> _Exercise objective_
Write out the entries exactly, leaving out every picture.

> _Excerpted records_

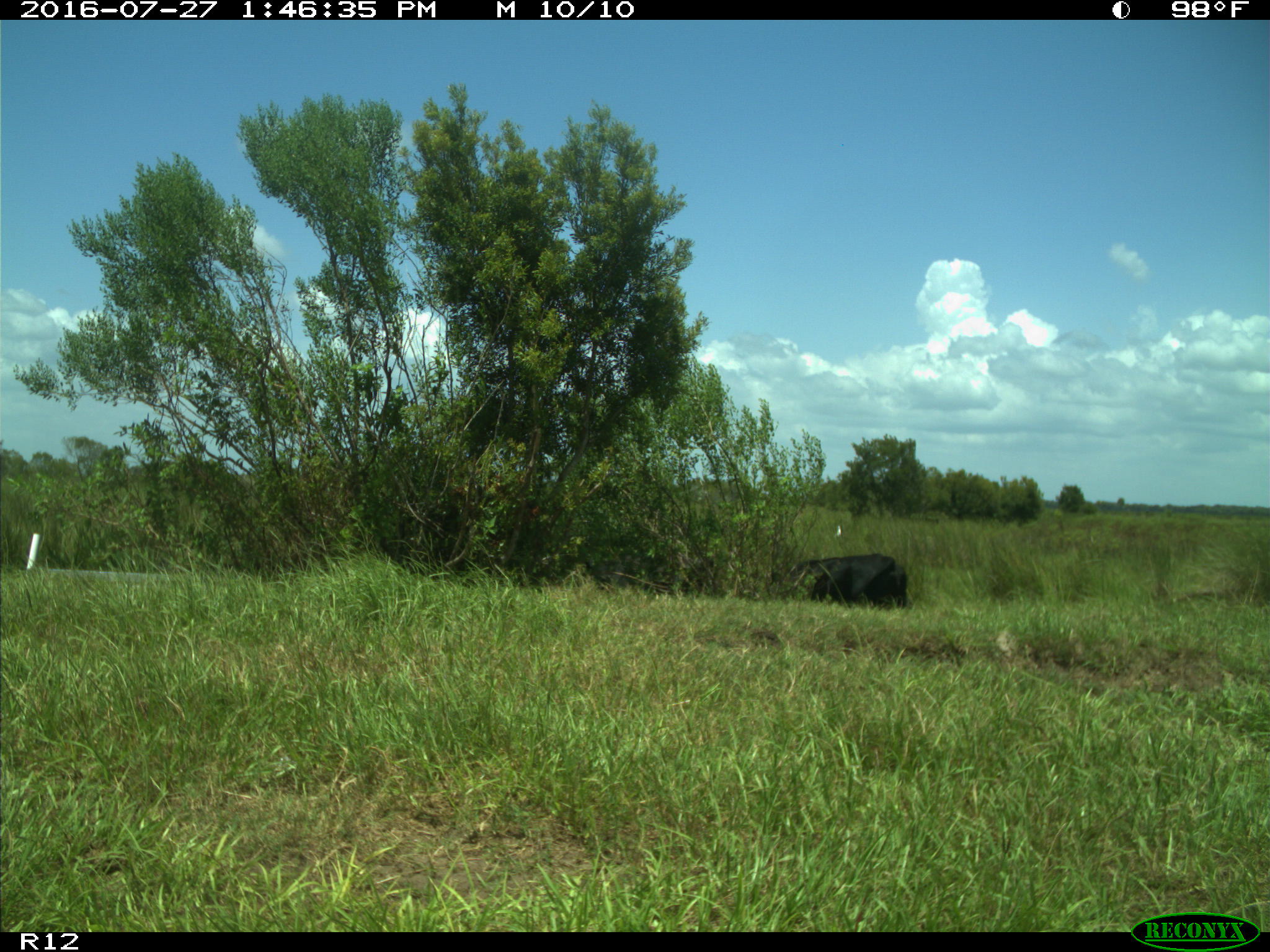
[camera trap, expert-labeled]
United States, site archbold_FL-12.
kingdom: Animalia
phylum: Chordata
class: Mammalia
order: Artiodactyla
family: Bovidae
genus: Bos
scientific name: Bos taurus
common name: domestic cow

> _Completed task_
[camera trap, expert-labeled]
United States, site archbold_FL-12.
kingdom: Animalia
phylum: Chordata
class: Mammalia
order: Artiodactyla
family: Bovidae
genus: Bos
scientific name: Bos taurus
common name: domestic cow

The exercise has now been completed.